I would like to add that it's not necessary to use 0 gauge from your battery to your alternater unless its 245 amp at idle, thicker wire from bat to alt isn't always the best idea unless your positive your drawing that much current in amps - it's simply a waste of time and money, however for your grounding it couldn't hurt. check this out.


----------



## 79 cutty (Sep 27, 2005)

I've personally been very impressed with KnuKonceptz......quality wire! :biggrin:


----------



## Jeff Rohrer (Jul 9, 2010)

> _Originally posted by 79 cutty_@Jan 27 2011, 04:00 PM~19713699
> *I've personally been very impressed with KnuKonceptz......quality wire! :biggrin:
> *


Yea there a good alternative to paying big money for RCA's and Wire.


----------



## Brahma Brian (Nov 17, 2004)

> _Originally posted by 79 cutty_@Jan 27 2011, 03:00 PM~19713699
> *I've personally been very impressed with KnuKonceptz......quality wire! :biggrin:
> *


Yup. http://www.knukonceptz.com/


----------



## djbizz1 (Nov 26, 2005)

cool cool, thanks for da info!


----------



## Pitbullx (Jul 27, 2005)

I run RF wire but Knukonceptz is nice shit, especially for the price


----------



## 432RIDAZ (Dec 19, 2010)

I have 2 amps a set of TREO subs, an optimam batter and a stinger cap.will wiring in the big 3 help my headlights dim alot


----------



## 79 cutty (Sep 27, 2005)

> _Originally posted by 432RIDAZ_@Feb 3 2011, 12:04 PM~19777721
> *I have 2 amps a set of TREO subs, an optimam batter and a stinger cap.will wiring in the big 3 help my headlights dim alot
> *


With what you currently have yes.....but do you have an upgraded alternator?

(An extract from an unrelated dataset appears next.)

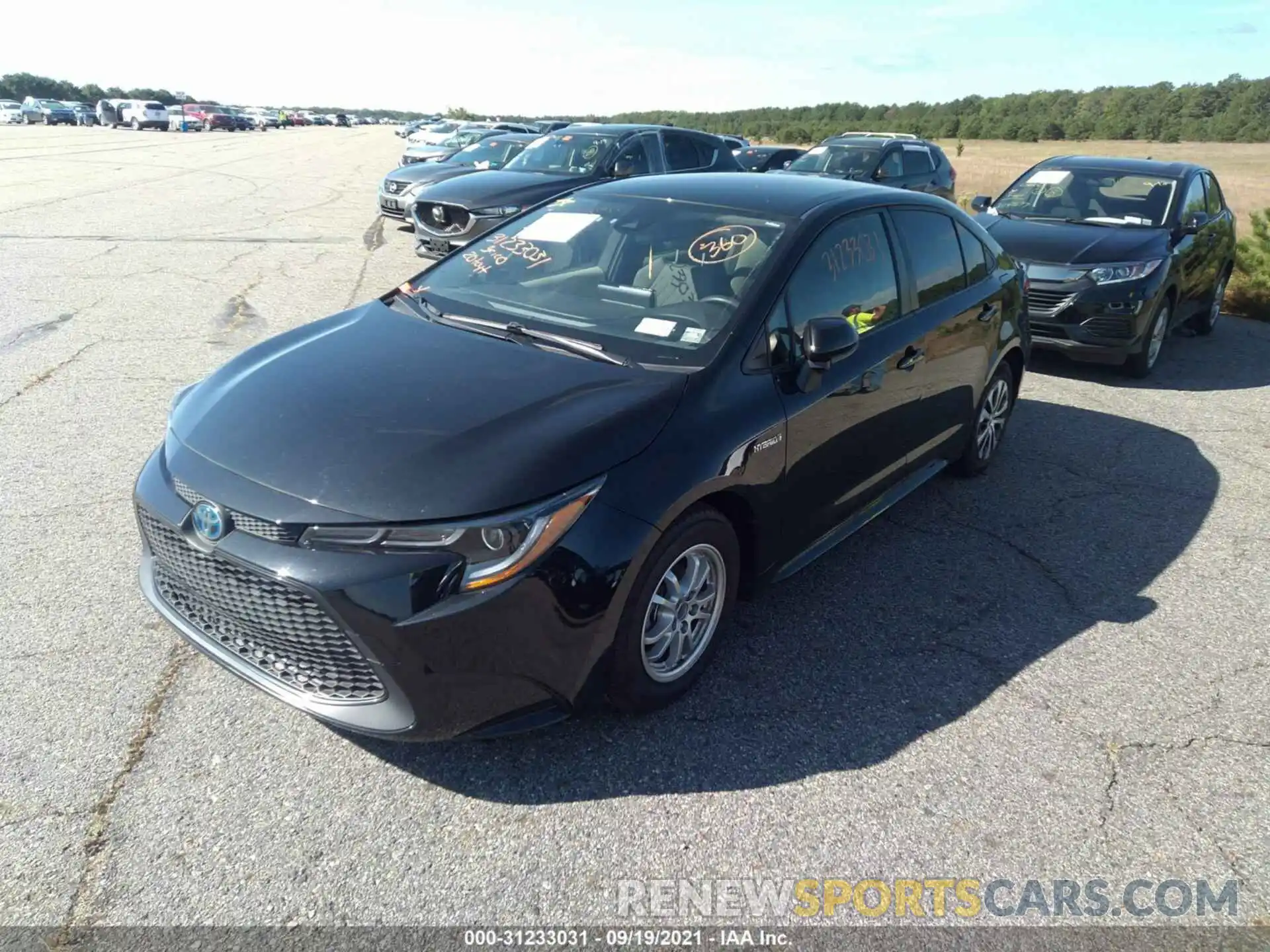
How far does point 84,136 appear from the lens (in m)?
40.3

Even with the big three there is no guarantee your alternator can keep up with the demand otherwise.


----------



## sativa251 (Jan 4, 2005)

i used tusami? look at the cut end of the wire.. to fine could burn up not enuff strandes and it's garbage go buy 1ot wielding wire at your look supply store it is black and is as good as any wire if your going cheap


----------



## ericg (Jul 18, 2007)

i got a 0 gauge kit ill sell u for 100


----------